• DESCRIPTION OF THE TASK: All pictures are to be dropped, and the remaining data set down exactly.

Collected data
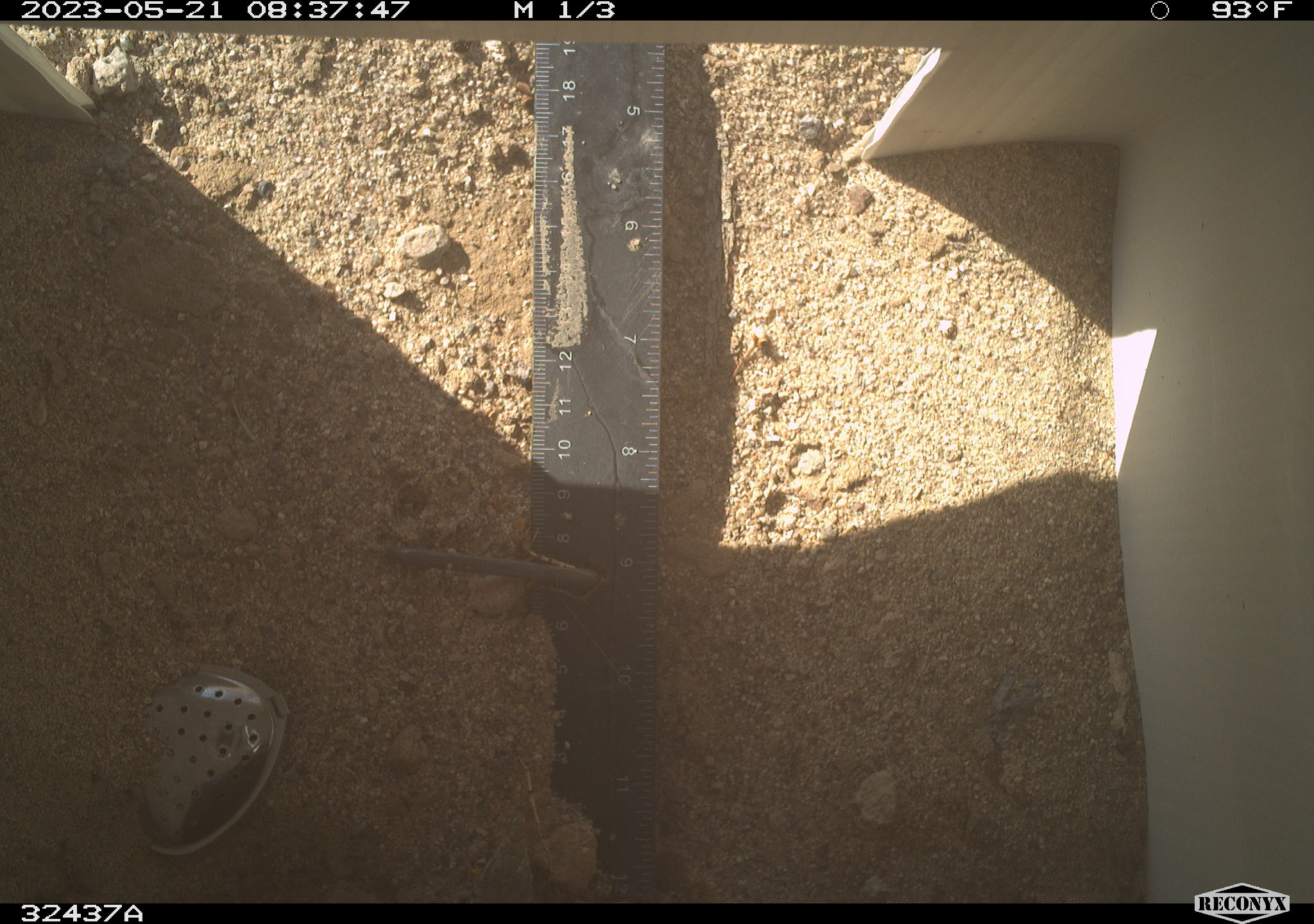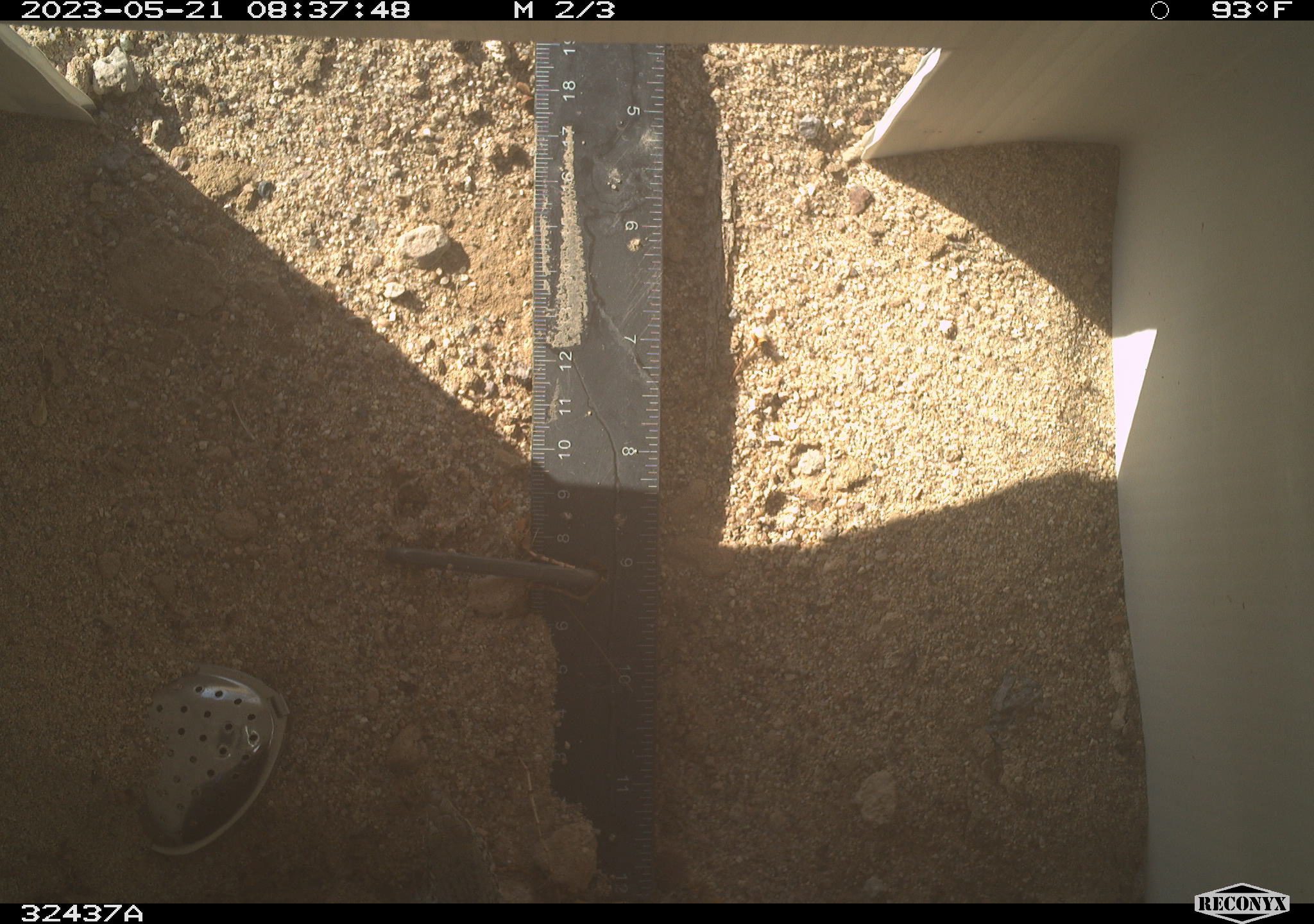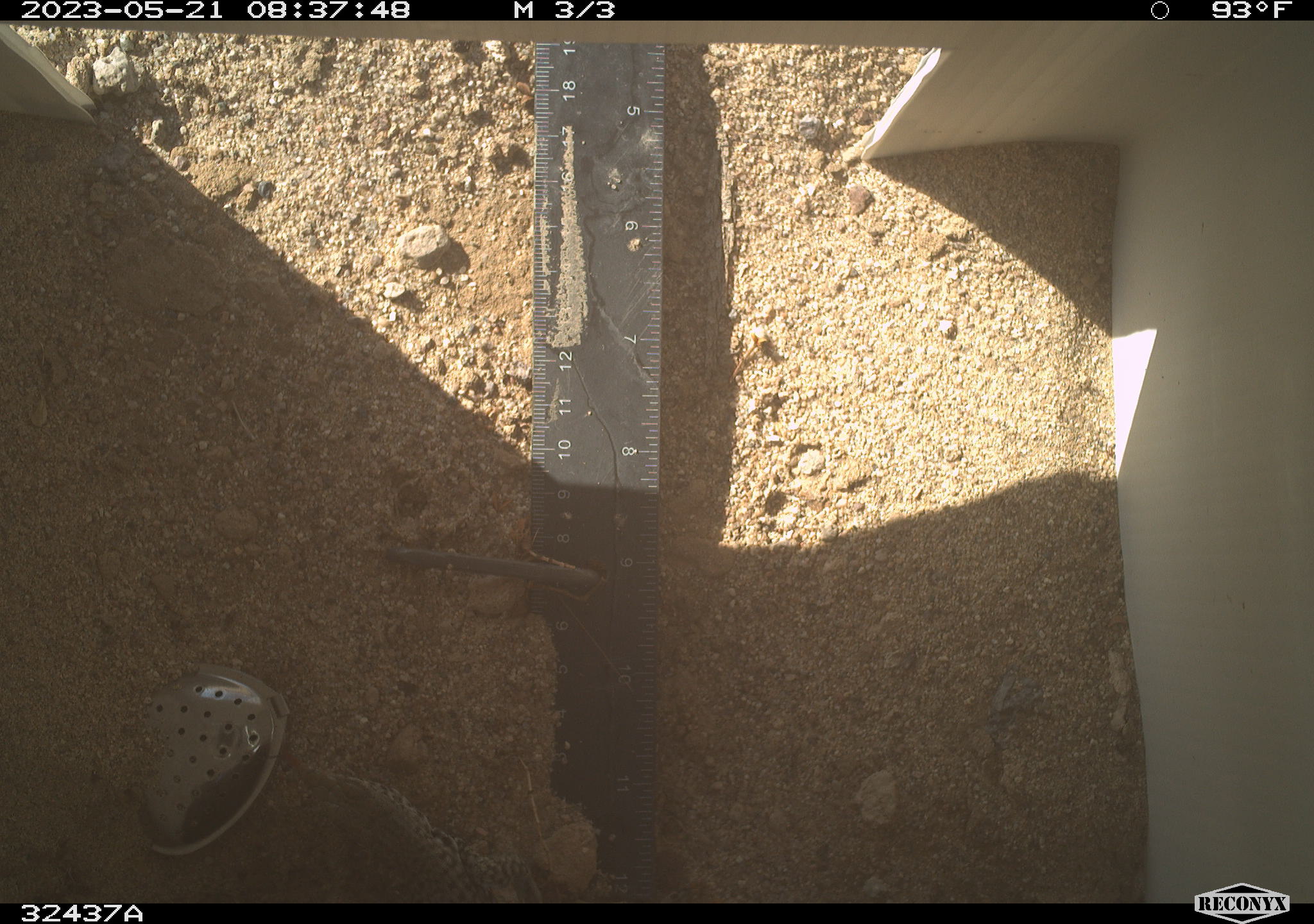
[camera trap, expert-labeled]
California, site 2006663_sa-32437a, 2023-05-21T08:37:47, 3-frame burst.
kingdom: Animalia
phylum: Chordata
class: Reptilia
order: Squamata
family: Teiidae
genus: Aspidoscelis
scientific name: Aspidoscelis tigris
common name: western whiptail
Western whiptail (Aspidoscelis tigris).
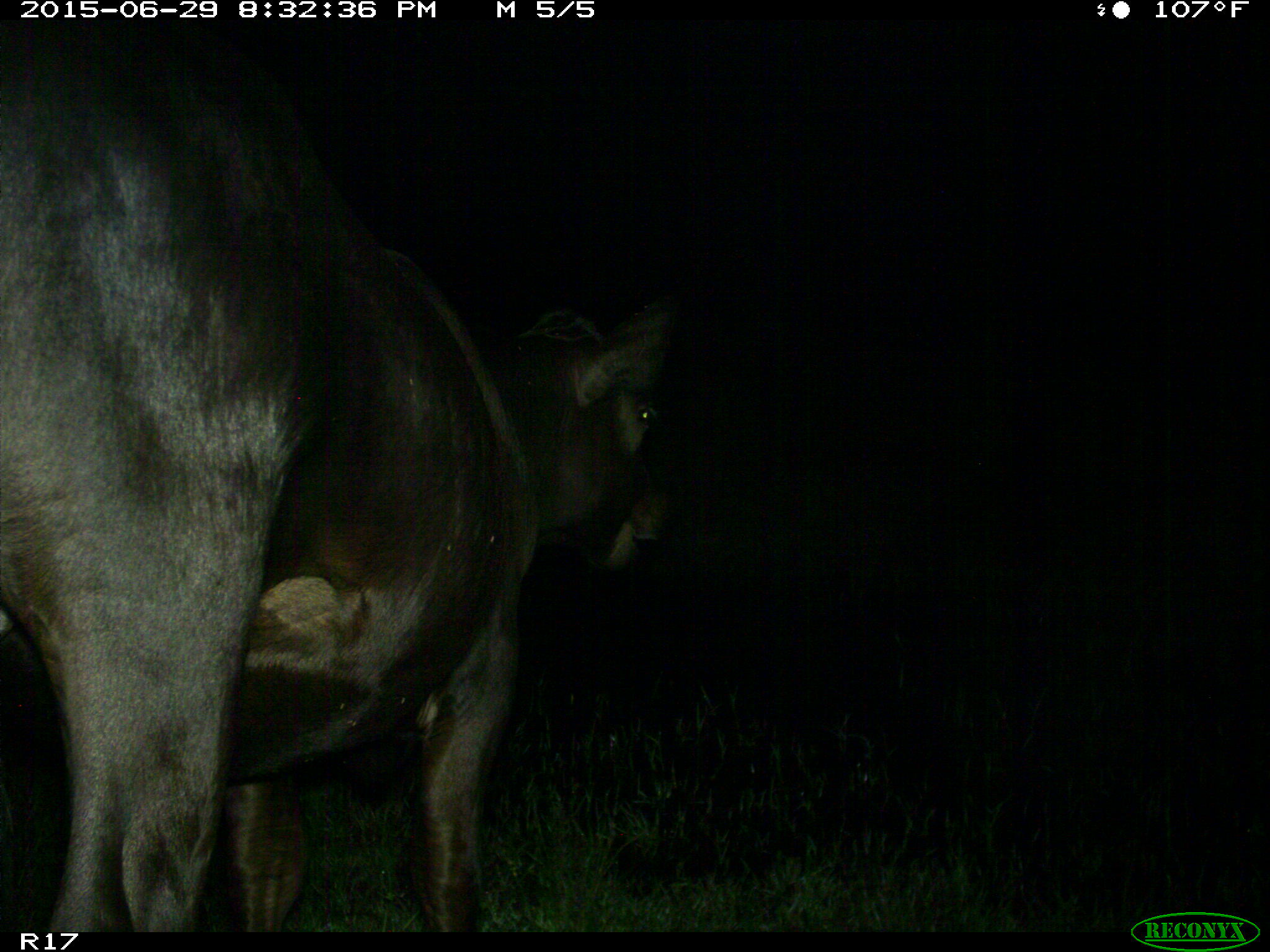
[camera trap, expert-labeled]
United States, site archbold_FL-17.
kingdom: Animalia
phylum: Chordata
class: Mammalia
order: Artiodactyla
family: Bovidae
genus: Bos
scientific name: Bos taurus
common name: domestic cow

• THE ANSWER:
[camera trap, expert-labeled]
California, site 2006663_sa-32437a, 2023-05-21T08:37:47, 3-frame burst.
kingdom: Animalia
phylum: Chordata
class: Reptilia
order: Squamata
family: Teiidae
genus: Aspidoscelis
scientific name: Aspidoscelis tigris
common name: western whiptail
Western whiptail (Aspidoscelis tigris).
[camera trap, expert-labeled]
United States, site archbold_FL-17.
kingdom: Animalia
phylum: Chordata
class: Mammalia
order: Artiodactyla
family: Bovidae
genus: Bos
scientific name: Bos taurus
common name: domestic cow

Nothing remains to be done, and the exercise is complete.